• **WHAT THE TASK ASKS**: Using the listing below, please gather every line containing the word "arcfide".

▼

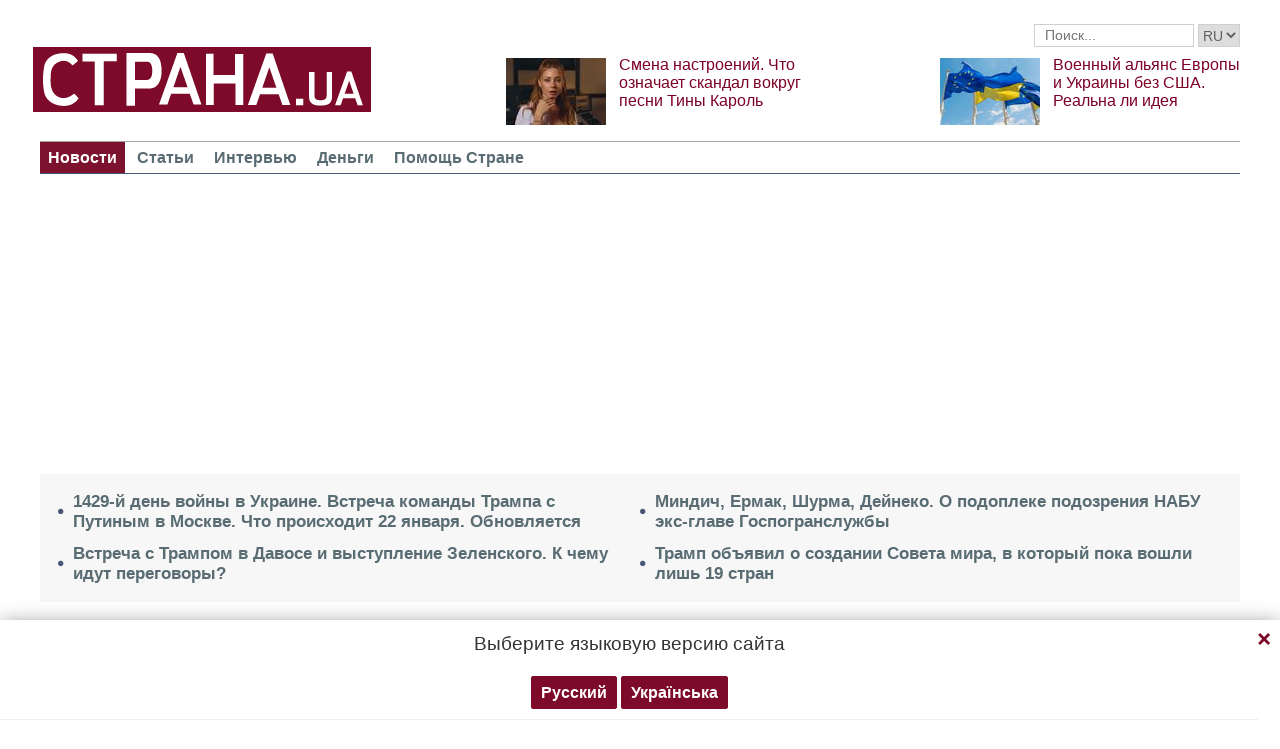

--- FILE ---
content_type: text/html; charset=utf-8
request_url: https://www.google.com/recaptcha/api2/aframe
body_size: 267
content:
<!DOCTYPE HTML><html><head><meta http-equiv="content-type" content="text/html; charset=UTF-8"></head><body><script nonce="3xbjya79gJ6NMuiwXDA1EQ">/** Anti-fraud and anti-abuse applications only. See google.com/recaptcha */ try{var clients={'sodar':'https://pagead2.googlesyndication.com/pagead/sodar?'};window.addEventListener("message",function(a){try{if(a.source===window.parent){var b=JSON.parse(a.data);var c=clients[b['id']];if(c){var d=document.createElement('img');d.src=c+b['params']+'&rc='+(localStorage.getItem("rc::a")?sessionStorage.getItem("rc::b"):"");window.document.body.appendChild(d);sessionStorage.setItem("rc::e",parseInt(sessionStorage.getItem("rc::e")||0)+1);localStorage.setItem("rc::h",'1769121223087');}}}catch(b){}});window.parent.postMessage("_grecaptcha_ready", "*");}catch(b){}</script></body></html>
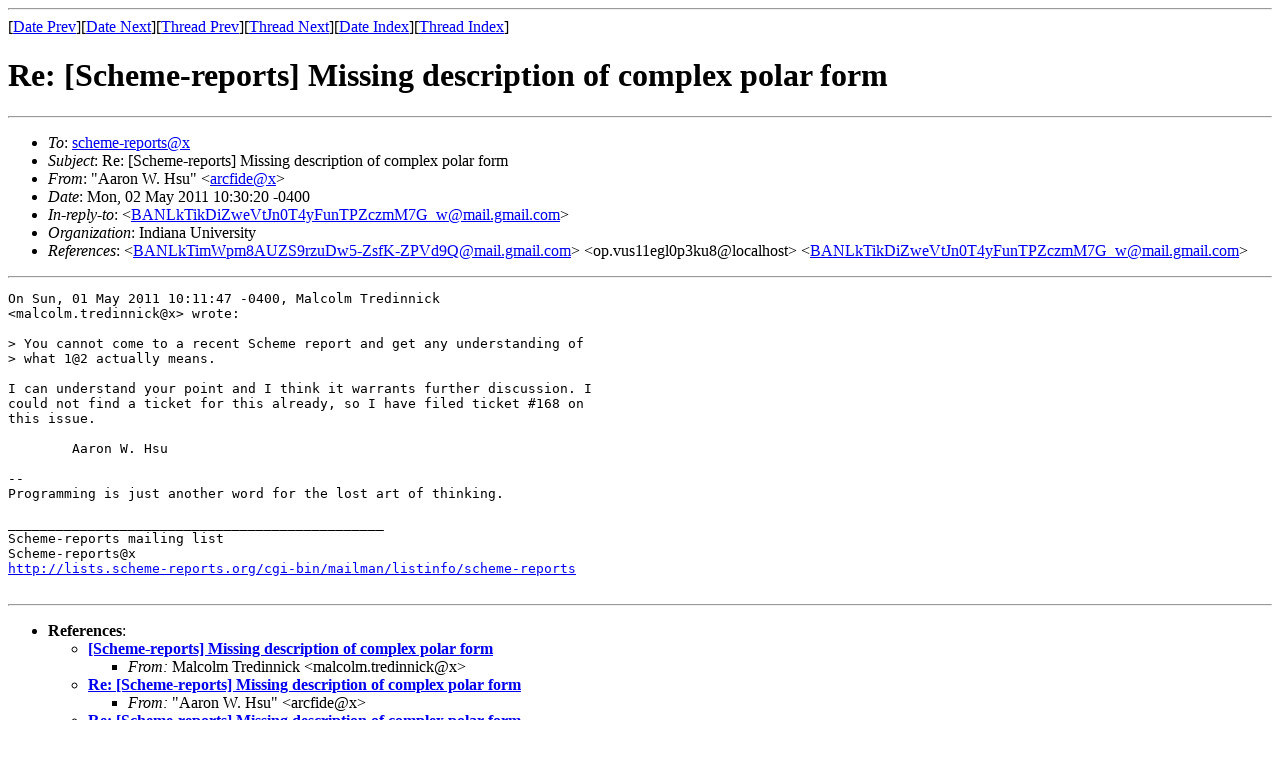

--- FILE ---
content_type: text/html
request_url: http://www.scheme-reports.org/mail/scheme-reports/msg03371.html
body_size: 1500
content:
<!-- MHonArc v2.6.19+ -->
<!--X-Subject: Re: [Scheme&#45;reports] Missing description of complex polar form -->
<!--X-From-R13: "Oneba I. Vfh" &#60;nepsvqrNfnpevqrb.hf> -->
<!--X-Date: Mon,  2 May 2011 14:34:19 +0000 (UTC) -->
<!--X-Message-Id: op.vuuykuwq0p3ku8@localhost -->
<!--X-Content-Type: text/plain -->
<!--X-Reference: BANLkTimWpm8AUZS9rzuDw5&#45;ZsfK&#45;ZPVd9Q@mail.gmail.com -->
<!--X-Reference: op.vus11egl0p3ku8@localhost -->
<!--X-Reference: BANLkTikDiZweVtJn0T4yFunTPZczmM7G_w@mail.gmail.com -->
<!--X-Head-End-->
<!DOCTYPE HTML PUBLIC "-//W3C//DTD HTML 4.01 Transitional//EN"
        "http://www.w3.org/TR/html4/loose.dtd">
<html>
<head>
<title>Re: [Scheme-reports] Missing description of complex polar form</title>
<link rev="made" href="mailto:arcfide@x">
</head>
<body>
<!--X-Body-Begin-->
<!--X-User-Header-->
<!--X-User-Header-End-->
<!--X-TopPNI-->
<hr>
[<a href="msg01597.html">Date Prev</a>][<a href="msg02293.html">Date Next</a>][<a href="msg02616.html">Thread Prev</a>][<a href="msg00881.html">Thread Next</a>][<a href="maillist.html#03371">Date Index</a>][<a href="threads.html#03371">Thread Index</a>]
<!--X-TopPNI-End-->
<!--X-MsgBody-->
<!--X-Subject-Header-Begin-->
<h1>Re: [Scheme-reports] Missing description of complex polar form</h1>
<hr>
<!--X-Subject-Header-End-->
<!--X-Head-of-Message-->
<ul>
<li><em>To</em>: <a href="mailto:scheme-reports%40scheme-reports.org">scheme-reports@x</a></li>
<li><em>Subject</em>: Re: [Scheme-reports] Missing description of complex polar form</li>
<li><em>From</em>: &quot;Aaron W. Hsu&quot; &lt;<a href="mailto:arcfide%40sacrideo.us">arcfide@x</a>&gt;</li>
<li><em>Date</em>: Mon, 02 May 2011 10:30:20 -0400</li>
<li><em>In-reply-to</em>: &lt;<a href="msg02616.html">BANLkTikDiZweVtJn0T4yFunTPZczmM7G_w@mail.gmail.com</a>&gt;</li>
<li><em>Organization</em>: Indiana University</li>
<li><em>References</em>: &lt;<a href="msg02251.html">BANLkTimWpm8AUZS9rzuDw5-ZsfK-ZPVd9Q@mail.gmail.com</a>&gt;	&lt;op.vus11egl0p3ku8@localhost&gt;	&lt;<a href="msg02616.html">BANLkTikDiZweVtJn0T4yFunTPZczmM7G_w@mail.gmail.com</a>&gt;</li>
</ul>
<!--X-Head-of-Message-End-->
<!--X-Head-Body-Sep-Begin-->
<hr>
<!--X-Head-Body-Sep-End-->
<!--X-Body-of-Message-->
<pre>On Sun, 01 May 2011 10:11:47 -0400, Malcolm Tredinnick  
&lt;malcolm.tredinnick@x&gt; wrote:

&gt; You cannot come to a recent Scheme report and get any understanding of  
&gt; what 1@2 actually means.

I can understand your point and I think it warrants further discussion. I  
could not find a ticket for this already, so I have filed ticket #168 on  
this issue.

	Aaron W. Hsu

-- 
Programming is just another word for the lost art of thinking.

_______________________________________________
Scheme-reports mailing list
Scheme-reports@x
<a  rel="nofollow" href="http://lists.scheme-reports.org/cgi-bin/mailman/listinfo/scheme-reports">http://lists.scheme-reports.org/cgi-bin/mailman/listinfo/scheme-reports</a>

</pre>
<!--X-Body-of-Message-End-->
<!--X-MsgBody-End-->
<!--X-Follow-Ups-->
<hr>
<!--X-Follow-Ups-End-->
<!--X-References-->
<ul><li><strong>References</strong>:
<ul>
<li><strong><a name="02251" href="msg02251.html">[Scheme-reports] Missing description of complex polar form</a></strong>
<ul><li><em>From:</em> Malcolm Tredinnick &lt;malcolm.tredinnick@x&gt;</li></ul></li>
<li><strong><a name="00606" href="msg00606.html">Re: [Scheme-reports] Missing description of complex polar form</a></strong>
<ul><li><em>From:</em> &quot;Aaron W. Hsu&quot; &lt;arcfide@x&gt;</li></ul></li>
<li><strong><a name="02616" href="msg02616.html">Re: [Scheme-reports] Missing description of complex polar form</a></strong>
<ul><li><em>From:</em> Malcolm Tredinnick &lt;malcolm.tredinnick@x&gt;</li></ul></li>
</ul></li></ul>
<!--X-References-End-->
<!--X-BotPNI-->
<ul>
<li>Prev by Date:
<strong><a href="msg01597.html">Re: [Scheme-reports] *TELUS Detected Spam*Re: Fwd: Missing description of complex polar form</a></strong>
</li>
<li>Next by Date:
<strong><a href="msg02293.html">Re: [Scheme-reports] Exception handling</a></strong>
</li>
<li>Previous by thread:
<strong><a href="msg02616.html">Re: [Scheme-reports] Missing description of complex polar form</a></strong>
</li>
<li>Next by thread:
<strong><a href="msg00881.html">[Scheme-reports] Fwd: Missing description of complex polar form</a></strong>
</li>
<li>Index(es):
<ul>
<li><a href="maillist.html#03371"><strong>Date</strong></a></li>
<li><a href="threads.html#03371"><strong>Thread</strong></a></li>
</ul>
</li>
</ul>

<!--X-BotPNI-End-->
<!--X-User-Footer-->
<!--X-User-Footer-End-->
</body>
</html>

▲

• **EXERCISE RESULT**:
<link rev="made" href="mailto:arcfide@x">
<li><em>From</em>: &quot;Aaron W. Hsu&quot; &lt;<a href="mailto:arcfide%40sacrideo.us">arcfide@x</a>&gt;</li>
<ul><li><em>From:</em> &quot;Aaron W. Hsu&quot; &lt;arcfide@x&gt;</li></ul></li>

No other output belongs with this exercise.